# [TASK DETAILS]
Output the records. Match them exactly.
## START
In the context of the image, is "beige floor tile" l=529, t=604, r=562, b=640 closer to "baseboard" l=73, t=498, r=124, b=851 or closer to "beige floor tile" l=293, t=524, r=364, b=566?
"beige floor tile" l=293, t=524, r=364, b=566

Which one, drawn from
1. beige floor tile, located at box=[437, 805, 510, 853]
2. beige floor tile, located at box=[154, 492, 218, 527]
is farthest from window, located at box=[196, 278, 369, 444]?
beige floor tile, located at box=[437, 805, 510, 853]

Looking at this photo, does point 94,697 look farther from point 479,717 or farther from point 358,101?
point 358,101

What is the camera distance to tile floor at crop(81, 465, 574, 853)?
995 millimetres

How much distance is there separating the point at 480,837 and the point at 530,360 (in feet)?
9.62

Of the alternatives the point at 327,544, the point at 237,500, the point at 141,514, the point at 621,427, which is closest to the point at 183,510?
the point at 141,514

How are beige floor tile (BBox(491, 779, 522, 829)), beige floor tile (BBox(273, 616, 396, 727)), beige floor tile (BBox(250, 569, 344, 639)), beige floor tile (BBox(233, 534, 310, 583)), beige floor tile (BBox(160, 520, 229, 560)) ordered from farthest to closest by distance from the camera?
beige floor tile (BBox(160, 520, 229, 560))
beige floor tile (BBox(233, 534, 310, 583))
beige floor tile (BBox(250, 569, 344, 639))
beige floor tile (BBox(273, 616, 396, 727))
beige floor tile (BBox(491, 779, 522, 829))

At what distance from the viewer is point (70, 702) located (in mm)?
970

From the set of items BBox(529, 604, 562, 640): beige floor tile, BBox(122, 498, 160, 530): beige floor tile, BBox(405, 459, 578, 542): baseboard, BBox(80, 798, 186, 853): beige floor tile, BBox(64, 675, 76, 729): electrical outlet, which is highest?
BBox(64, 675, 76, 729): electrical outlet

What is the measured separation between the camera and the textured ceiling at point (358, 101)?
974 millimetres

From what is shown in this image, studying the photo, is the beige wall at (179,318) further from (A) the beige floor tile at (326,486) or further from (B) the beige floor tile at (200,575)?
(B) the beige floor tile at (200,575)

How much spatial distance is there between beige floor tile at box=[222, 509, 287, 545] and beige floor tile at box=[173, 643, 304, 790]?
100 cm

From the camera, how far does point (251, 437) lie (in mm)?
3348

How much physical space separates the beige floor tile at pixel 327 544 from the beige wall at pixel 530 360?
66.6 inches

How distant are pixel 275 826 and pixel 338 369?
## END
# [THE SOLUTION]
In the context of the image, is "beige floor tile" l=529, t=604, r=562, b=640 closer to "baseboard" l=73, t=498, r=124, b=851 or closer to "beige floor tile" l=293, t=524, r=364, b=566?
"beige floor tile" l=293, t=524, r=364, b=566

Which one, drawn from
1. beige floor tile, located at box=[437, 805, 510, 853]
2. beige floor tile, located at box=[154, 492, 218, 527]
is farthest from window, located at box=[196, 278, 369, 444]?
beige floor tile, located at box=[437, 805, 510, 853]

Looking at this photo, does point 94,697 look farther from point 479,717 or farther from point 358,101?
point 358,101

What is the camera distance to tile floor at crop(81, 465, 574, 853)?
995 millimetres

How much distance is there separating the point at 480,837 and the point at 530,360 (in feet)?
9.62

Of the alternatives the point at 327,544, the point at 237,500, the point at 141,514, the point at 621,427, which is closest to the point at 183,510?
the point at 141,514

How are beige floor tile (BBox(491, 779, 522, 829)), beige floor tile (BBox(273, 616, 396, 727)), beige floor tile (BBox(250, 569, 344, 639)), beige floor tile (BBox(233, 534, 310, 583)), beige floor tile (BBox(160, 520, 229, 560)) ordered from farthest to closest by distance from the camera?
beige floor tile (BBox(160, 520, 229, 560))
beige floor tile (BBox(233, 534, 310, 583))
beige floor tile (BBox(250, 569, 344, 639))
beige floor tile (BBox(273, 616, 396, 727))
beige floor tile (BBox(491, 779, 522, 829))

At what distance from the viewer is point (70, 702) located (in mm)?
970

From the set of items BBox(529, 604, 562, 640): beige floor tile, BBox(122, 498, 160, 530): beige floor tile, BBox(405, 459, 578, 542): baseboard, BBox(80, 798, 186, 853): beige floor tile, BBox(64, 675, 76, 729): electrical outlet, which is highest?
BBox(64, 675, 76, 729): electrical outlet

What is the measured separation between the camera and the textured ceiling at point (358, 101)?
974 millimetres

From what is shown in this image, studying the photo, is the beige wall at (179,318) further from (A) the beige floor tile at (326,486) or further from (B) the beige floor tile at (200,575)?
(B) the beige floor tile at (200,575)

How much spatial distance is there between beige floor tile at box=[222, 509, 287, 545] and beige floor tile at box=[173, 643, 304, 790]?
100 cm

From the camera, how far does point (251, 437) lie (in mm)?
3348

How much physical space separates the beige floor tile at pixel 327 544 from the beige wall at pixel 530 360?
66.6 inches

How distant are pixel 275 826 and pixel 338 369?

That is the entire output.